• _WHAT NEEDS TO BE DONE_
Copy out, word for word, the part of the entries that opens with the line containing "Is point (2, 40)" and runs through the end of the entries, including both ends, and leave the pictures out of your answer.

• _ENTRIES SUPPLIED_
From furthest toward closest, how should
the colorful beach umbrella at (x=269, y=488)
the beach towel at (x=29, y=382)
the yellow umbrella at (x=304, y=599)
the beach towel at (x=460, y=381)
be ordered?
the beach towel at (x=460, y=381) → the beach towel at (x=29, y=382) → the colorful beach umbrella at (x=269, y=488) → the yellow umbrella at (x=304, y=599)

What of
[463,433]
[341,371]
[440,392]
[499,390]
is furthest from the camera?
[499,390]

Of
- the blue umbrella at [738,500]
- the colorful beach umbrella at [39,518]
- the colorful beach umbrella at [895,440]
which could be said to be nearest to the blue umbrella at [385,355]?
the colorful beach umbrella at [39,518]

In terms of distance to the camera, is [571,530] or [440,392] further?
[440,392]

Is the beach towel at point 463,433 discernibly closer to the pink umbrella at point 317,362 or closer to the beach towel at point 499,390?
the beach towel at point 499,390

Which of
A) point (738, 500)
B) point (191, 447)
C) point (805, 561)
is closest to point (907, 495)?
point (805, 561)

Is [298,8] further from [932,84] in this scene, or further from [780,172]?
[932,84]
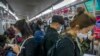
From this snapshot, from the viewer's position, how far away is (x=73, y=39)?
2.79 m

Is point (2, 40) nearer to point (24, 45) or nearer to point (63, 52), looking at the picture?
point (24, 45)

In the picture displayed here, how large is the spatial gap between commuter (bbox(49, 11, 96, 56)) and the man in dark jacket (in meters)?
0.32

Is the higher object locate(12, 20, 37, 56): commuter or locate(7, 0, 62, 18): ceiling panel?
locate(7, 0, 62, 18): ceiling panel

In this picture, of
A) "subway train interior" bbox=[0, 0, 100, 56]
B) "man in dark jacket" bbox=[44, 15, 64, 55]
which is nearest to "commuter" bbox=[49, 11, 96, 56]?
"subway train interior" bbox=[0, 0, 100, 56]

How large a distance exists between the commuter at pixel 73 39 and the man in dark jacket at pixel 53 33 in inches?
12.6

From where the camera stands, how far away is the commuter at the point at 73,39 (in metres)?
2.69

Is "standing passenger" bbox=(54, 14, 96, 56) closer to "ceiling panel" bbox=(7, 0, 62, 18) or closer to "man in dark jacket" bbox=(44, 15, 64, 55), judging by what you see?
"man in dark jacket" bbox=(44, 15, 64, 55)

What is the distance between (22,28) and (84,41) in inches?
41.8

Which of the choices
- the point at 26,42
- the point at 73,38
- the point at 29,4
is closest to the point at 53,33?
the point at 26,42

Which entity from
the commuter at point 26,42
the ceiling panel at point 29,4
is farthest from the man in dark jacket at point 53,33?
the ceiling panel at point 29,4

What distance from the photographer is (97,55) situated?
160 inches

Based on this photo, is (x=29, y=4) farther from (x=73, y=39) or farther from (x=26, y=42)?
(x=73, y=39)

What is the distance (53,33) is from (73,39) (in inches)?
24.8

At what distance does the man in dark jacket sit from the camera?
129 inches
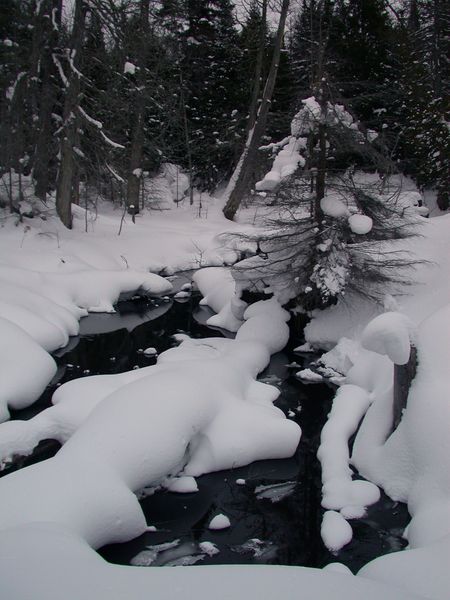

• _TASK RESPONSE_
Is point (2, 40) nearer to point (24, 45) or nearer to point (63, 52), looking at the picture?
point (24, 45)

In the picture displayed here, how large is the spatial gap between commuter (bbox(49, 11, 96, 56)) and the man in dark jacket (in meters)?
0.32

Is the higher object locate(12, 20, 37, 56): commuter or locate(7, 0, 62, 18): ceiling panel?
locate(7, 0, 62, 18): ceiling panel

In this picture, of
A) "subway train interior" bbox=[0, 0, 100, 56]
B) "man in dark jacket" bbox=[44, 15, 64, 55]
which is nearest to "commuter" bbox=[49, 11, 96, 56]?
"subway train interior" bbox=[0, 0, 100, 56]

How large a distance exists between the commuter at pixel 73 39 and the man in dark jacket at pixel 53 33 in inches?
12.6

From where the camera stands, how far away is the commuter at the point at 73,39 (in metres)?
2.69

Is "standing passenger" bbox=(54, 14, 96, 56) closer to "ceiling panel" bbox=(7, 0, 62, 18) or closer to "man in dark jacket" bbox=(44, 15, 64, 55), judging by what you see?
"man in dark jacket" bbox=(44, 15, 64, 55)

What is the distance between (22,28) and (84,41) in inches?
41.8

Which of the choices
- the point at 26,42
- the point at 73,38
- the point at 29,4
is closest to the point at 53,33?
the point at 26,42

Which entity from
the commuter at point 26,42
the ceiling panel at point 29,4
is farthest from the man in dark jacket at point 53,33?
the ceiling panel at point 29,4

What distance from the photographer is (97,55) situated?
160 inches

Based on this photo, is (x=29, y=4) farther from (x=73, y=39) or farther from (x=26, y=42)?
(x=73, y=39)

What is the distance (53,33) is from (73,39) (in inches)?
24.8

At what distance does the man in dark jacket sit from the camera?
129 inches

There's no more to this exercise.